11 Basic Principles For Assessment
As part of this post, I will review and reflect on the “11 basic principles of assessment” that are discussed in the article titled,
“Fundamental Assessment Principles for Teachers and School Administrators”
of Virginia Commonwealth University.
1) Assessment is inherently a process of professional judgment
This principle suggests that assessment is ultimately a function of someone’s judgment. Whether you are creating the test, creating rubrics, scoring constructed responses, assessments always incorporate some sort of subjective decision. When using assessments in education, we need to think about the quality and intention of other professional’s judgments. And conversely, when we create them, we need to be conscious of how our own judgments are effect our assessments.
Sitting in a group of four teachers who are trying to grade the same pile of papers with the same rubric, I realized we all had different expectations and assumptions coming into this process. Ultimately, I realized that we need not be the same in our initial judgment, but we should try to reach a mutual understanding of what we are assessing and how we will assess it.
2) Assessment is based on separate but related principles of measurement evidence and evaluation.
I was really interested by this distinction. Interpreting “data” through a statistical lens is different from our interpretation as educators. Much like researchers and business analysts, we look for strengths and weaknesses, statistical trends, validity, reliability, correlations in the data. We look at numbers and not students. This is measurement evidence.
Then we shift, we move towards an evaluation of this evidence. This evaluation or “meaning-making” as I like to call it, refers to the judgment of the reviewers of how, why and what of the performance data in relationship to a specific objective.
3) Assessment decision-making is influenced by a series of tensions.
I had never really thought about the tensions in assessment decision making process. Ultimately, I think we need to be aware of the tensions, especially assessment overload, when creating assessments. And as the author states, we need to prioritize when creating assessments or deciding which ones to use in our classrooms.
4) Assessment influences student motivation and learning.
This principle provides a salient point. Quality assessments, especially formative ones, provide students with an opportunity to learn. Providing feedback and opportunities for revision are two ways assessments can achieve this goal. Clearly, the quality and speed of feedback will effect learning much as they do in everyday teaching and learning. Assessments that carry high student motivation are also of high demand in the modern classroom.

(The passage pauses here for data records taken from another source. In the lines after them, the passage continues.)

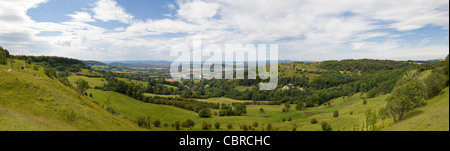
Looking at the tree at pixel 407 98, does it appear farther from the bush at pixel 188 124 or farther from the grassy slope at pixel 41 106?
the bush at pixel 188 124

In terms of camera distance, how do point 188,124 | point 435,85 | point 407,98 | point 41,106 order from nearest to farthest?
point 41,106 → point 407,98 → point 435,85 → point 188,124

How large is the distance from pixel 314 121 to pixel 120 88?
97.6 metres

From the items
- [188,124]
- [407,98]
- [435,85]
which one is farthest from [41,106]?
[435,85]

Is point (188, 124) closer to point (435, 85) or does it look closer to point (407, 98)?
point (407, 98)

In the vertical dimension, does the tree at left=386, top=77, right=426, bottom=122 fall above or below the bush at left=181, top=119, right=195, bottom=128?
above

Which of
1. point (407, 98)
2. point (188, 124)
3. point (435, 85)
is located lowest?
point (188, 124)

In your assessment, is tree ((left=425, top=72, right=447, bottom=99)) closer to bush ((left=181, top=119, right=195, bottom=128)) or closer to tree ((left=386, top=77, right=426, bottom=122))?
tree ((left=386, top=77, right=426, bottom=122))

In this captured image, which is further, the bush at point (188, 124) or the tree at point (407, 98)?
the bush at point (188, 124)

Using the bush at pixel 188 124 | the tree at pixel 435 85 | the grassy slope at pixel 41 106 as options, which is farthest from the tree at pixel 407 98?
the bush at pixel 188 124

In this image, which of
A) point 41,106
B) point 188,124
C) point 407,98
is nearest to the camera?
point 41,106

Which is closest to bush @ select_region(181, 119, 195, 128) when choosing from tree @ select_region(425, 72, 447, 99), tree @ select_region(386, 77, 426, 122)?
tree @ select_region(386, 77, 426, 122)

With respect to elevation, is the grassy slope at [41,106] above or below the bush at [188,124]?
above

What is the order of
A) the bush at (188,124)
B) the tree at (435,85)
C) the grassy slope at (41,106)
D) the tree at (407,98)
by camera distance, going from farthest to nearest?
the bush at (188,124), the tree at (435,85), the tree at (407,98), the grassy slope at (41,106)

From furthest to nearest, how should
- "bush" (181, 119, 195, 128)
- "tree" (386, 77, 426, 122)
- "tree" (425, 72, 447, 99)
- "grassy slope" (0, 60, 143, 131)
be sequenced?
"bush" (181, 119, 195, 128) → "tree" (425, 72, 447, 99) → "tree" (386, 77, 426, 122) → "grassy slope" (0, 60, 143, 131)
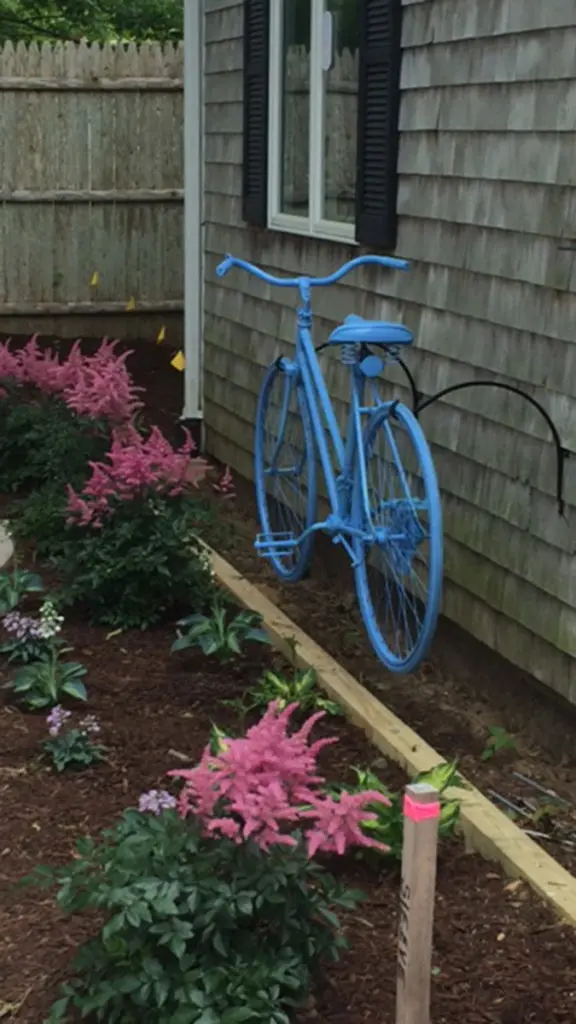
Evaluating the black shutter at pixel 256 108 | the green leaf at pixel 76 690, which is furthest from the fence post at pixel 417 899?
the black shutter at pixel 256 108

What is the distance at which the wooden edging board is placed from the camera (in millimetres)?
2979

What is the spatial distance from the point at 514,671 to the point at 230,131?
363 cm

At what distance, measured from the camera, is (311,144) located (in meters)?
5.57

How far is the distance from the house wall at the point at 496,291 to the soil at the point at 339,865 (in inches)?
19.8

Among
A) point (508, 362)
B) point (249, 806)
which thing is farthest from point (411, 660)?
point (249, 806)

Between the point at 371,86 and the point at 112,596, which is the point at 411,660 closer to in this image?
the point at 112,596

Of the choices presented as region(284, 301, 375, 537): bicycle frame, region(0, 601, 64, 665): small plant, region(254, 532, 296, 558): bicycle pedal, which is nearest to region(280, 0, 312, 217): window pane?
region(284, 301, 375, 537): bicycle frame

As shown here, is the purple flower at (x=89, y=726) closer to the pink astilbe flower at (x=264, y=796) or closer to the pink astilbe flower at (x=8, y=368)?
the pink astilbe flower at (x=264, y=796)

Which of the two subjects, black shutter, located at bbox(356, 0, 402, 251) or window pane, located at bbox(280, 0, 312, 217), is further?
window pane, located at bbox(280, 0, 312, 217)

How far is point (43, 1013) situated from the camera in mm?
2480

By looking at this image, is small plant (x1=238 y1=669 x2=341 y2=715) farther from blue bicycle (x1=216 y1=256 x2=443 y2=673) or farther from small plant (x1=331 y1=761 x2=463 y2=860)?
small plant (x1=331 y1=761 x2=463 y2=860)

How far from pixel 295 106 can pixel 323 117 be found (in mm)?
425

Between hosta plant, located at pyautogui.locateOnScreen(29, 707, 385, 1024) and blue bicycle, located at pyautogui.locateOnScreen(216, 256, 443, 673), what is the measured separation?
1.35m

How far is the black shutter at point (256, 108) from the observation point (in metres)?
6.04
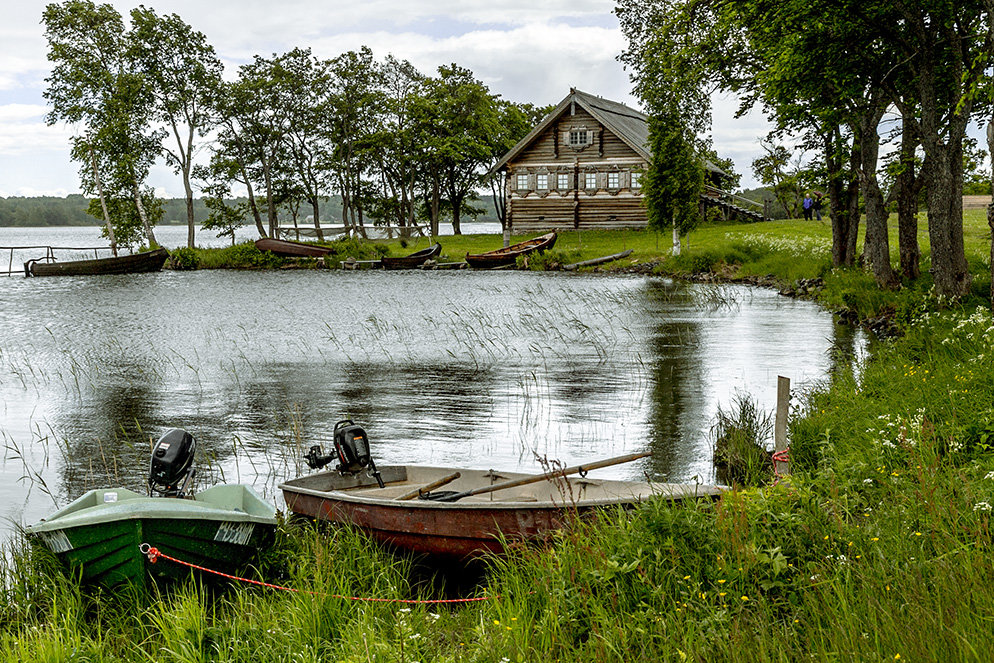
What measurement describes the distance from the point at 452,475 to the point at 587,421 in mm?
5027

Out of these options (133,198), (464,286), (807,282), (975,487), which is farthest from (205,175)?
(975,487)

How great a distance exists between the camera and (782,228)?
153ft

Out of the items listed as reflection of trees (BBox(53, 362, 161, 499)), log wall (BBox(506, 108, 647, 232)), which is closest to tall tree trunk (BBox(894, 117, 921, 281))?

I believe that teachers will get a better picture of what students know when they take assessments that they are engaged in and motivated by. With a clearer picture, teachers can give more precise and relevant feedback. They can also plan future instruction more efficiently. I attached a link I used below to start a short unit of study on the Pilgrims. My purpose was to elicit student motivation and to give quality feedback.
5) Assessment contains error.
I don’t think educators need to dwell on this point. But again, they need to be aware that some assessments and the data associated with it, needs to be scrutinized with a cautious eye. Anything that is highly unusual, might be unusual for a reason. Educators need to be aware that at times, data may be misleading in a positive or negative direction. Again, in this case teachers need to revert back to their mathematical/statistical mindsets.
6) Good assessment enhances instruction.
Ideally, a teacher looks at himself/herself as an artists who continually tries to hone his/her craft with some good old quality action research. In doing so, a teacher is taking the emotions out and putting assessment in. Assessments range in their scope and formality. The information they provide for alterations to future instruction should vary greatly as well. It may affect the individual student in one ten minute conference or it might affect instruction for a three year focus across all grade levels. Regardless, it should inform the future by being reflective about the past.